It’s OK to sacrifice absorption for blocking

March 1, 2018

Should you select ceiling panels with lower sound absorption with hopes of also blocking sound between rooms?

Rockfon Sonar and Infinity ceiling solutions installed in office meeting rooms.

Rockfon Sonar and Infinity ceiling solutions installed in Aercoustics office.

In the real world of building design, effective noise control should start with high absorption ratings for ceiling panels. Ceiling panels serve to absorb the noise in the room, preventing it from bouncing off surfaces and spreading through spaces and down corridors causing disruptions. In fact, the maximum permissible reverberation times are decreasing in building standards and guidelines, meaning high-performing ceilings (NRC 0.90+) are not only recommended, but in some spaces required. Where low-performing ceilings are installed, additional absorption on the walls and floor may be required, adding avoidable costs.

Even in enclosed spaces, such as meeting rooms, the need for absorption by ceiling panels is evident. For example, a conference room with no carpeting or acoustic wall panels which, in the past, may have only required an NRC of 0.60, now needs 0.90 from the ceiling panels to maintain the same reverberation time. For designers and architects to achieve successful acoustic experiences, they need to tap into the inherent strengths of their ceiling panels by focusing on their high absorption ratings.

Unfortunately, as designers navigate the range of ceiling panel solutions available, there are still products on the market that degrade this absorptive strength by trying to also provide adequate noise blocking.
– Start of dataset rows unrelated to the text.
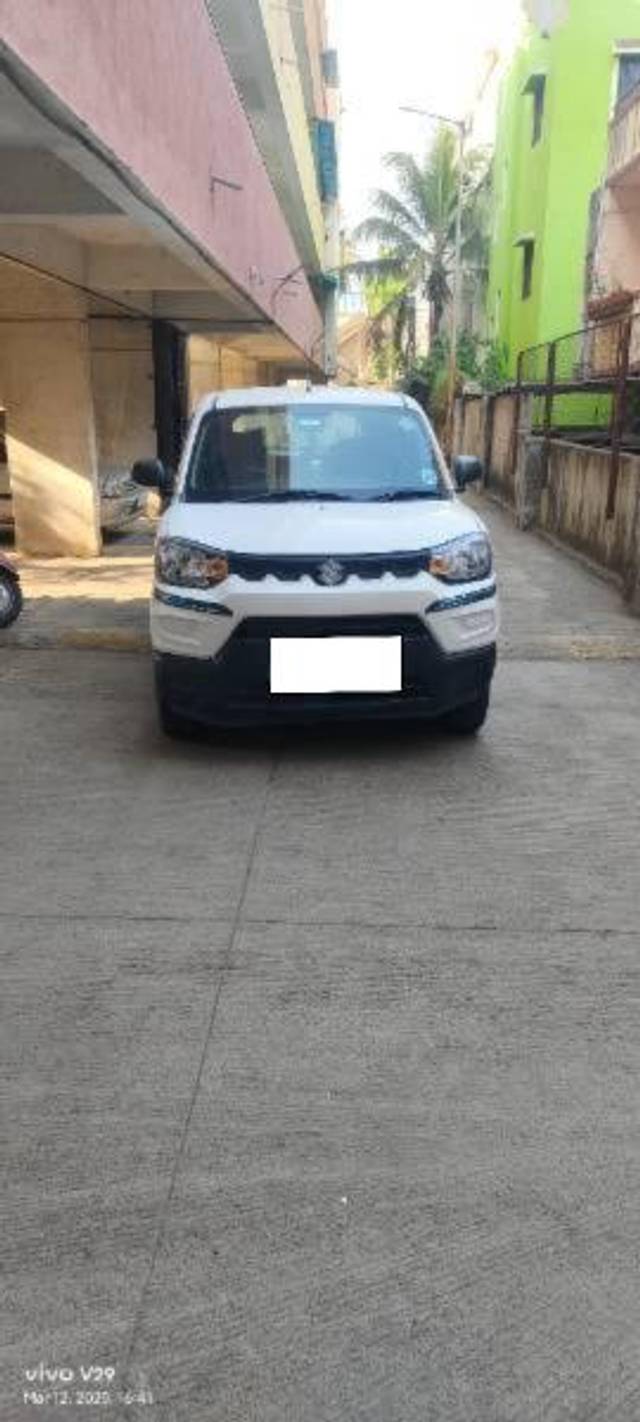 https://images10.gaadi.com/usedcar_image/4528243/original/processed_bee259f5-b8ab-4300-9894-61ad07caceef.jpg?imwidth=6401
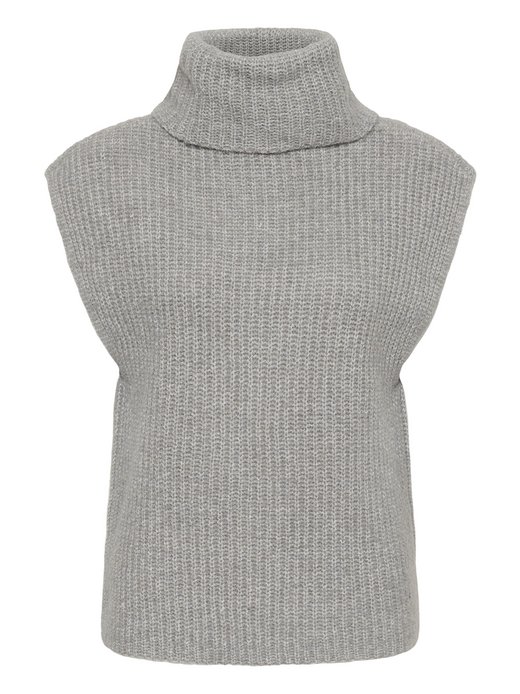 Damen Strickpullover CUdeja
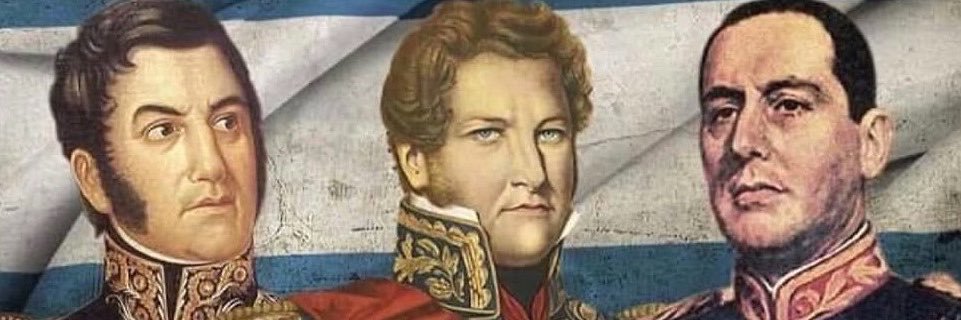 VIVA LA FEDERACIÓN MUERTE A LOS SALVAJES UNITARIOS's banner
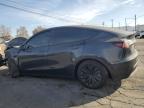 2024 Tesla Model Y  for Sale in Colton, CA - Front End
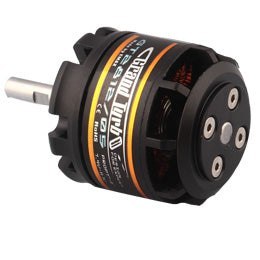 Motor Emax GT2812/09 1060KV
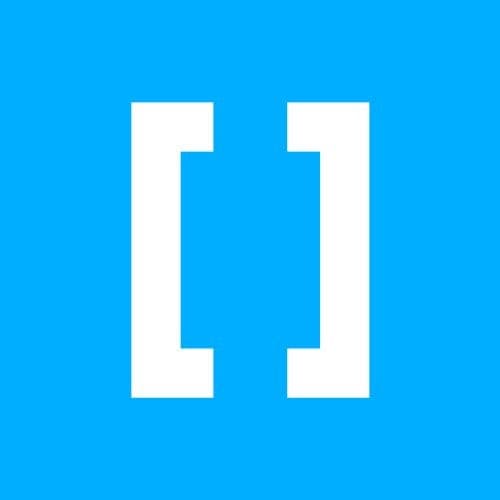 HNG — Lagos, Nigeria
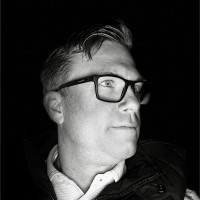 Ken Poole Email & Phone Number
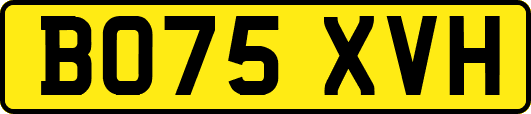 BO75XVH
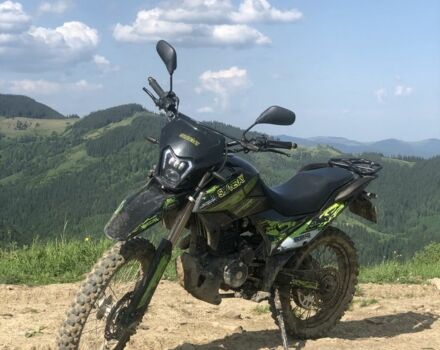 Шанрай Другая, объемом двигателя 0 л и пробегом 0 тыс. км за 1150 $, фото 2 на Automoto.ua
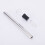 Stainless Steels Wine Cooling Stick Wine-Ice wine stick gift 6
This misinformation about the use of dual-purpose or multi-functional ceiling panels is causing architects and designers to compromise the acoustics in their buildings and fall short of requirements set out in the standards and guidelines.

The best solution is to select an acoustic ceiling panel engineered to achieve the optimal level of absorption for the specific needs of each space.

The Truth

Good acoustic design begins with the optimal sound absorption rating for the ceiling and where required, the use of other effective architectural components like walls to block sound.